Change from Validation to Application Template:
Import the Model: Import your optimized model file (iris_mlp_4f.onnx) into the X-CUBE-AI configuration:
Once loaded, Configure and Analyze: X-CUBE-AI will analyze the model, provide memory and performance estimates, and allow you to select the desired optimization and quantization options:
3. Generate Code: Generate the project code for the desired IDE, in this case, STM32CubeIDE, and X-CUBE-AI will output the necessary C files (ai_platform.c, ai_network.c, etc.) containing the model and inference functions, ready to be compiled and run on the STM32.
6. Code editing
X-Cube-AI generates its one syscalls.c, but for STM32CubeIDE, that is not the ideal one, so the recommendation is to create your custom and name it as syscalls_.c, adding it in the User/Core’s folder:
This is a good example of the syscalls_.c> STM32_EP2/STM32CubeIDE/Application/User/Core/syscalls.c at main · hackerembedded/STM32_EP2
Now the project should be built properly and it’s time to create our minor adjustments. Since the objective is to simply showcase the model running, add the small code that fills the buffer with one of the flowers and check the output.
main.c
Add the needed base for printf(). For more details, refer to this article> – Hacker Embedded How to implement printf with STM32: Setup for STM32CubeIDE and VS Code
/* USER CODE BEGIN Includes */
#include <stdio.h>
/* USER CODE END Includes */
/* USER CODE BEGIN PFP */
int _write(int fd, char * ptr, int len)
{
HAL_UART_Transmit(&huart2, (uint8_t *) ptr, len, HAL_MAX_DELAY);
return len;
}
/* USER CODE END PFP */
app_x-cube-ai.c
Create a buffer to pass the input data and another one that contains the classes names:
float aiInData[AI_NETWORK_IN_1_SIZE];
const char* classes[3] = {
"setosa", "veriscolor", "virginica"
};
/* USER CODE END includes */
Call the ai_bootstrap() function inside the initiation MX_X_CUBE_AI_Init:
void MX_X_CUBE_AI_Init(void)
{
/* USER CODE BEGIN 5 */
ai_boostrap(data_activations0);
/* USER CODE END 5 */
}
And in the process function, add the following, to validate the class and model:
void MX_X_CUBE_AI_Process(void)
{
/* USER CODE BEGIN 6 */
// A given flower to be evaluated: [7.3, 2.9, 6.3, 1.8] - virginica
// aiInData[0] = (float) 7.3f;
// aiInData[1] = (float) 2.9f;
// aiInData[2] = (float) 6.3f;
// aiInData[3] = (float) 1.8f;
// A given flower to be evaluated: 6.1, 2.9, 4.7, 1.4 - versicolor
aiInData[0] = (float) 6.1f;
aiInData[1] = (float) 2.9f;
aiInData[2] = (float) 4.7f;
aiInData[3] = (float) 1.4f;
ai_input[0].data = AI_HANDLE_PTR(aiInData);
ai_run();
// Check if the pointer is valid before dereferencing
if (data_outs[0] != NULL) {
// Dereference data_outs[0] to get the predicted class index (0, 1, or 2)
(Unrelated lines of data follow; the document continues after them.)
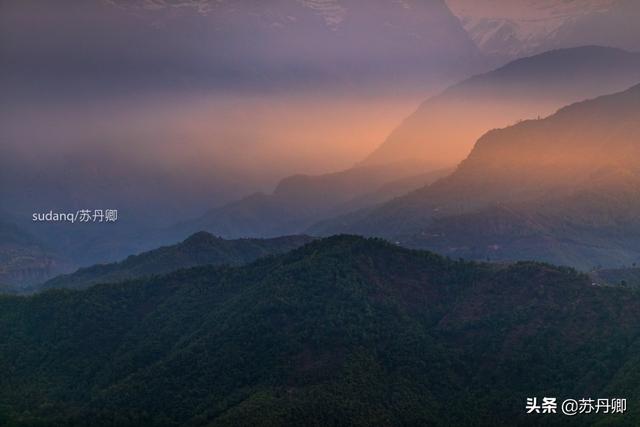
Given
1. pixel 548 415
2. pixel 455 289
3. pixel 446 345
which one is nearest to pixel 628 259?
pixel 455 289

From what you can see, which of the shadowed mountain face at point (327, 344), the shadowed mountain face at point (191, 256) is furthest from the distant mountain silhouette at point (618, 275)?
the shadowed mountain face at point (191, 256)

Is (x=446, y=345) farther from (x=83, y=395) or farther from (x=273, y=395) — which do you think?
(x=83, y=395)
// and cast it to an int to index the 'classes' array safely.
int predicted_index = (int)*data_outs[0];
if (predicted_index >= 0 && predicted_index < 3) {
printf("Class: %s\n", classes[predicted_index]);
} else {
printf("Error: Invalid class index (%d) returned.\n", predicted_index);
}
} else {
printf("Error: Output data pointer is NULL.\n");
}
/* USER CODE END 6 */
}
7. Results
The Python code demonstrates that the simple 4-feature MLP achieves high accuracy (typically over 95%) on the classification task. This small, efficient model structure, combined with the optimization offered by X-CUBE-AI, translates to ultra-low-power, fast inference suitable for battery-powered edge devices.
Running the code with a terminal open, a print showing the class is displayed:
Conclusion
Focusing on a lightweight MLP model trained on standardized data, and exporting it via ONNX for use with STMicroelectronics’ highly optimized X-CUBE-AI, provides a robust and efficient path for deploying machine learning solutions to memory and power-constrained STM32 microcontrollers.